### Stated problem
Convert the stretch of material from the line containing "Which would you say, from" through the end of the material into a two-column CSV with the columns "text" and "answer". Put each field in double quotes, and replace line breaks inside a field with spaces.

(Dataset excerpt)

********

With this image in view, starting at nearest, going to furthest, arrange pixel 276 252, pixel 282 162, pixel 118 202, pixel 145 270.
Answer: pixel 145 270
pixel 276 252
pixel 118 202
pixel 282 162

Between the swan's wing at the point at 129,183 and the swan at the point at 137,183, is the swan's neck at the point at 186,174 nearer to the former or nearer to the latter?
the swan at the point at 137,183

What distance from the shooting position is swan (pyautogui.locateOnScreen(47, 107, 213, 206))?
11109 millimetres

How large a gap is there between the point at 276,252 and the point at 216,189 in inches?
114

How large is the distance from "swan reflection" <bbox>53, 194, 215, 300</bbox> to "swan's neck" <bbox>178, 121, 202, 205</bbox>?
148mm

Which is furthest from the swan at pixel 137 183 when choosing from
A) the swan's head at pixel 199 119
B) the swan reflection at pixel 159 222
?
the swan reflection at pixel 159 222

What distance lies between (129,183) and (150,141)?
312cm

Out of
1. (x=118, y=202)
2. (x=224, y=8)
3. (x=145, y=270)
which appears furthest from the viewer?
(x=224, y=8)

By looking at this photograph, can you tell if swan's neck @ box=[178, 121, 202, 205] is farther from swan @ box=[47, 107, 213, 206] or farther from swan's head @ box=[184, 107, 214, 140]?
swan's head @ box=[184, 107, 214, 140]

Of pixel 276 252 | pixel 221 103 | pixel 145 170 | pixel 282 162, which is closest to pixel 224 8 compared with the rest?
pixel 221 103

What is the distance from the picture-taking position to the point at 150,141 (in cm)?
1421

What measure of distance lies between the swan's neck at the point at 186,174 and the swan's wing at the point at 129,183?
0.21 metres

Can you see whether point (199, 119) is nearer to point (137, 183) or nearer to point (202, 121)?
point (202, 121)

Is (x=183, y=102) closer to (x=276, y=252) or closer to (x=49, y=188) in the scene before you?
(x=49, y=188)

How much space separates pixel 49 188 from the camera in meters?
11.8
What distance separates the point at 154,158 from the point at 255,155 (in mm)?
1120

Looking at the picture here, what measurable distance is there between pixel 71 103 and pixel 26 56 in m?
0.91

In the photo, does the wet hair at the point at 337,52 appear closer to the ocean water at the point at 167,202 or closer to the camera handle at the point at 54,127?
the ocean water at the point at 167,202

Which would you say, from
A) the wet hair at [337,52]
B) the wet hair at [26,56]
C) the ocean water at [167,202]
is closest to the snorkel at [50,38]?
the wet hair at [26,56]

********

### Output for this task
text,answer
"Which would you say, from A) the wet hair at [337,52] B) the wet hair at [26,56] C) the ocean water at [167,202] is closest to the snorkel at [50,38]?","the wet hair at [26,56]"